Breaking this down, the @Command annotation is the most important part; we specify the aliases (list of names this command goes by) and a description (which is just some helpful text explaining what the command does). The method name itself is irrelevant; the next important part is the parameters.

This is the most powerful part of Frame - its parametric command binding. In this example, our two parameters are of the int type - they're numbers. This method signature (int first, int second) signals to Frame that we expect two arguments, and they should both be valid integers. Even though we call into Frame with String arguments, we can simply write our command handling function to accept two integers, and Frame will attempt to map the string input into valid integers to invoke your handling method with. If you provide an input that can't be mapped, Frame will throw an exception.

The beauty of this system is that it's extensible; Frame ships with built-in support for primitives and strings, but that's just the tip of the iceberg. By calling Frame#loadBindings with an instance implementing IBindingProvider, you can write and register your own provider classes, which tell Frame how to transform string inputs into your custom type; for example, FrameBukkit registers a provider for the Player class, which looks up a player by their username via the Bukkit API and returns that if found.

This is all you need to do to register a command! Since we're in a standalone environment we don't have any context arguments by default; other environments such as FrameBukkit may make use of the @Sender annotation to mark implicitly passed arguments.

Command factories

You may ask; where does this command actually get registered? The answer is that your ICommandFactory implementor that you registered during setup will be invoked with a shiny new command mapping instance implementing IPipeline (after you call Frame#go). The reason that Frame doesn't have an internal command registry is that it's designed to work alongside existing systems, such as Bukkit or Forge's command map.

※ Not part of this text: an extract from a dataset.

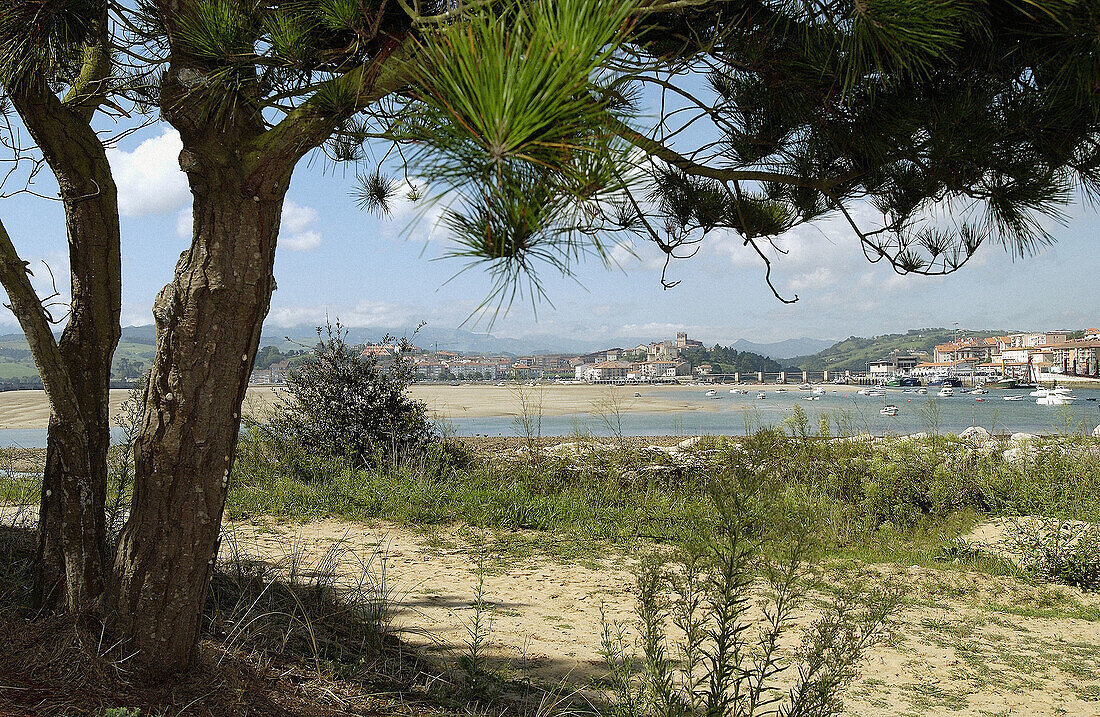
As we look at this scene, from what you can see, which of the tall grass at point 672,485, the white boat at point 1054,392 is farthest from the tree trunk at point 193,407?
the white boat at point 1054,392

If you're running Frame standalone, you should store received pipelines against all of their aliases (such as in a HashMap), and look up commands from there when invoking.

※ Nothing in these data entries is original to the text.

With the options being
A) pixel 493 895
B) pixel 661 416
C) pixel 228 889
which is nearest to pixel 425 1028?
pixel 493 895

import io.github.hedgehog1029.frame.dispatcher.mapping.ICommandFactory;
import io.github.hedgehog1029.frame.dispatcher.pipeline.IPipeline;

class MyCommandFactory implements ICommandFactory {
    @Override
    public void registerCommand(IPipeline pipeline) {
        for (String alias : pipeline.getAliases()) {
            // do your registering here, for example:
            // SomeLibrary.register(alias, pipeline)
        }
    }
}

Making everything work

The three steps to making Frame work are as follows:

  1. Set up a Frame instance using Frame.Builder.
  2. Call Frame#loadModule for each of your modules.
  3. Call Frame#go after loading all of your modules.

Once you call go(), you'll receive all registered commands in your command factory callback.